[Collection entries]
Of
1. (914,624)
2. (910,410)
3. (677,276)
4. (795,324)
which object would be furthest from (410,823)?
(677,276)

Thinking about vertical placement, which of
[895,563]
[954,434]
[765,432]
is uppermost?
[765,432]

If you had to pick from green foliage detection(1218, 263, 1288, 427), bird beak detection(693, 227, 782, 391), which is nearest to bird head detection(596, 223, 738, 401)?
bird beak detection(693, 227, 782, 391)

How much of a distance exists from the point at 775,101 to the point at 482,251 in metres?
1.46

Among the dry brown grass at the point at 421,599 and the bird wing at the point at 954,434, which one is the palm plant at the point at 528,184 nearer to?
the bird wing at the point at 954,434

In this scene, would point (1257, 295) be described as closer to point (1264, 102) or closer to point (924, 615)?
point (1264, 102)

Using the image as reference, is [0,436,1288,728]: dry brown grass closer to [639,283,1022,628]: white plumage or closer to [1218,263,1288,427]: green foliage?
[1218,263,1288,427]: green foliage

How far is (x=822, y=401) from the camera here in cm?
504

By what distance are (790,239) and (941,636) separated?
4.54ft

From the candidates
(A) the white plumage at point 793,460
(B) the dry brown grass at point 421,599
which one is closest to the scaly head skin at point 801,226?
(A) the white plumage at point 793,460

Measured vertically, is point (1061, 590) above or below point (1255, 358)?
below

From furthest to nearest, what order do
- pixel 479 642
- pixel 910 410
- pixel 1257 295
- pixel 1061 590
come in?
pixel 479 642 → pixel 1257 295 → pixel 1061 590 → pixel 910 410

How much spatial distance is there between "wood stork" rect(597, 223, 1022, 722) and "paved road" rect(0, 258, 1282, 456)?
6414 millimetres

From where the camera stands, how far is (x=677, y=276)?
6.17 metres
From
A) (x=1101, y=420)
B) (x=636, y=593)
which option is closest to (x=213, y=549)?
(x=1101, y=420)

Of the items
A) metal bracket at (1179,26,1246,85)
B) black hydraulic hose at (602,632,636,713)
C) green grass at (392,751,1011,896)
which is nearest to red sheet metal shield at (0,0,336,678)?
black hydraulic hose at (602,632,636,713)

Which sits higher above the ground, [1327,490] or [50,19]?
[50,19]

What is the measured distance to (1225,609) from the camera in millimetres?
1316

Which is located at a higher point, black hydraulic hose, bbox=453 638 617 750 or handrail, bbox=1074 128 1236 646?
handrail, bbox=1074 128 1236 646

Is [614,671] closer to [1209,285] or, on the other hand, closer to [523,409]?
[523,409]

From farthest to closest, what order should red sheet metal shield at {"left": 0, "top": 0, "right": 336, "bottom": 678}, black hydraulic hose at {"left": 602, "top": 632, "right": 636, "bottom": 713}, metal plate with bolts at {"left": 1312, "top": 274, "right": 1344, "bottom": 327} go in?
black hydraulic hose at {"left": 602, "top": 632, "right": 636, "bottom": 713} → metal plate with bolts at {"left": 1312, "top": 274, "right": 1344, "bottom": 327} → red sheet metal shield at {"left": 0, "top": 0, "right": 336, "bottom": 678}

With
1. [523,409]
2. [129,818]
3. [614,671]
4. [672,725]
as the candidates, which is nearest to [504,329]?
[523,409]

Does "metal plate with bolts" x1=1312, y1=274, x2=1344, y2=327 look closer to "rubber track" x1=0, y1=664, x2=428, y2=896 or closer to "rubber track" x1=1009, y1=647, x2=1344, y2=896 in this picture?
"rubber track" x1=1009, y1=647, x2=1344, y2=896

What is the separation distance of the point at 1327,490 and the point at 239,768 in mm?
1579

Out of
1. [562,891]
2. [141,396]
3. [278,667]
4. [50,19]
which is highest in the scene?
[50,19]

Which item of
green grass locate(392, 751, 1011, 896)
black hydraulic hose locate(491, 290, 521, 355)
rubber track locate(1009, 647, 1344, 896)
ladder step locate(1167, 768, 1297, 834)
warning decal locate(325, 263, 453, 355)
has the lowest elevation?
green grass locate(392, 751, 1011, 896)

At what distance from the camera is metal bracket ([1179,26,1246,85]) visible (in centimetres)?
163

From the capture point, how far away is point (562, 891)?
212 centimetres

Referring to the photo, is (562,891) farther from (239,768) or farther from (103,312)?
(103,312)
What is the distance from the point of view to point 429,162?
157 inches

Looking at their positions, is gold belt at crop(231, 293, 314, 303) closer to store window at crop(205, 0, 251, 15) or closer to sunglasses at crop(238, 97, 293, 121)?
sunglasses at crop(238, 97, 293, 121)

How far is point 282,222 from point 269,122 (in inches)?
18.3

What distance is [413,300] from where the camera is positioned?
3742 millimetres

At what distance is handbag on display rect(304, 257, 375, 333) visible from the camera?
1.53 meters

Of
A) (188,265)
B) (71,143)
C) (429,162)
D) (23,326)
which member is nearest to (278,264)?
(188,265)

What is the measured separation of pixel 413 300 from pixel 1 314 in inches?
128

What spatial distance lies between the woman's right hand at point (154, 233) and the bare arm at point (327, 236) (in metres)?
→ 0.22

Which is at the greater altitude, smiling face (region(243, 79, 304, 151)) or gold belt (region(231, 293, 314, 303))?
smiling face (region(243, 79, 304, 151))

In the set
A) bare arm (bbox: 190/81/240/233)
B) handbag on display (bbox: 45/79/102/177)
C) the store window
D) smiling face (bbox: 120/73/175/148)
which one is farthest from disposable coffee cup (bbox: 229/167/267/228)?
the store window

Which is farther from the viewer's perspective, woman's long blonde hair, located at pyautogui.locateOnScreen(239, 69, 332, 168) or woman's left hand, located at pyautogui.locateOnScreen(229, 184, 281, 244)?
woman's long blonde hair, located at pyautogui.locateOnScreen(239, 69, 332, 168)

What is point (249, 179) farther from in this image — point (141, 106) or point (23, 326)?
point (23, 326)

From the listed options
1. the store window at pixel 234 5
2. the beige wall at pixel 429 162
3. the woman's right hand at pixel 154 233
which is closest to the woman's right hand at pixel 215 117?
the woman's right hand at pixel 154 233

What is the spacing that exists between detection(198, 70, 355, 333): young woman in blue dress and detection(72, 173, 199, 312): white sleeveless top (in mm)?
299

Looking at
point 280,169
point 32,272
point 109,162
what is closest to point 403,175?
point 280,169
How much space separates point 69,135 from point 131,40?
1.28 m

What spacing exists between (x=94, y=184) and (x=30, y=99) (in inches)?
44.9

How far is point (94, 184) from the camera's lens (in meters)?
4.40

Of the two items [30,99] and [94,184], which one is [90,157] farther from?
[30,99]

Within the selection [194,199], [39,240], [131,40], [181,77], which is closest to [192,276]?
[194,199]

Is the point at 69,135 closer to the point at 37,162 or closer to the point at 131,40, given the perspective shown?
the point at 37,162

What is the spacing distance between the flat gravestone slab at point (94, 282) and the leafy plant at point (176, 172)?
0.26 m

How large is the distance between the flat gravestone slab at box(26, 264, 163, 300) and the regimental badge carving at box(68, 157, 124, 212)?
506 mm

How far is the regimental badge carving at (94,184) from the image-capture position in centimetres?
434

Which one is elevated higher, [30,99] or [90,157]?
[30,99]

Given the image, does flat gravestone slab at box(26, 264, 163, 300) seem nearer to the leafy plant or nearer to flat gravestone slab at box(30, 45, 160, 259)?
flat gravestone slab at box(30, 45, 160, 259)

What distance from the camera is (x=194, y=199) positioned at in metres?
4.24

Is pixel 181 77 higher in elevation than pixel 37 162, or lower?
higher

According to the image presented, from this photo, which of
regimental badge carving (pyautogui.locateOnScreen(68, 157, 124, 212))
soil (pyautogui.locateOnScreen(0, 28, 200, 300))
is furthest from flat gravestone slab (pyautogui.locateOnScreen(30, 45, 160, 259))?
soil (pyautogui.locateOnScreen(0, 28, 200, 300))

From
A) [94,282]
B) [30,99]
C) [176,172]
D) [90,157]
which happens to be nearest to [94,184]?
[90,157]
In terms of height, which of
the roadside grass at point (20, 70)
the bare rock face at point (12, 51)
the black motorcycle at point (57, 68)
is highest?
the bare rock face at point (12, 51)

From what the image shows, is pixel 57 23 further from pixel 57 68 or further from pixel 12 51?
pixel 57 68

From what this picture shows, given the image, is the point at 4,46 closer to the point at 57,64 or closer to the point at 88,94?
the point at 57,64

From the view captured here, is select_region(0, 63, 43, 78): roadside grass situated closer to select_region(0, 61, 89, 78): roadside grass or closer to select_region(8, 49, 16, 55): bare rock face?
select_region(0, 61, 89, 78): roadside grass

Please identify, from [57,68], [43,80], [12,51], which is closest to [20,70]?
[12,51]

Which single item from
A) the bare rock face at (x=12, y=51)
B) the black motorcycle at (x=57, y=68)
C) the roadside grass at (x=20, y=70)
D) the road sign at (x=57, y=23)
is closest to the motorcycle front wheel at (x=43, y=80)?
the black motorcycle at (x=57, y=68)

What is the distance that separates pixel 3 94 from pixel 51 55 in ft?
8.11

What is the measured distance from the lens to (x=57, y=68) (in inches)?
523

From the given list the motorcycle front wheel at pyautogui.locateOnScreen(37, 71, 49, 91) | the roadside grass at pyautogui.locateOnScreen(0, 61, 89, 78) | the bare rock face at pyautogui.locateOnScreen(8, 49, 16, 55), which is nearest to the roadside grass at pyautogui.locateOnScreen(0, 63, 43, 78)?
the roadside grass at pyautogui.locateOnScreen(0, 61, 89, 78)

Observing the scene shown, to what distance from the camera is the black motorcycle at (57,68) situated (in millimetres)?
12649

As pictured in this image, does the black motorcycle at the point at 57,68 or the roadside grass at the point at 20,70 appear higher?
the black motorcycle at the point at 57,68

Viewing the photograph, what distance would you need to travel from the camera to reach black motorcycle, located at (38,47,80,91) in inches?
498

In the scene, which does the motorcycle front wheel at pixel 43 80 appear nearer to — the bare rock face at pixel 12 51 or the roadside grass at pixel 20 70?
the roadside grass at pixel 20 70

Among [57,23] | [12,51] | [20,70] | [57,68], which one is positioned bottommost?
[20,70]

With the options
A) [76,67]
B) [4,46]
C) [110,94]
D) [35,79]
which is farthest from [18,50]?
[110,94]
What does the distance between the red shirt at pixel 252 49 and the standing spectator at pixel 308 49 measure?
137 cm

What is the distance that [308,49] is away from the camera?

_WORK REQUIRED_
Can you output the lines unchanged, starting at the line that contains "With the options" and ending at the last line of the rows?

_RESULT FOR THIS TASK_
With the options
A) [76,67]
B) [4,46]
C) [110,94]
D) [35,79]
which is farthest from [18,50]?
[110,94]
What does the distance between the red shirt at pixel 252 49 and the standing spectator at pixel 308 49 measure?
137 cm

What is the distance that [308,49] is away from the camera?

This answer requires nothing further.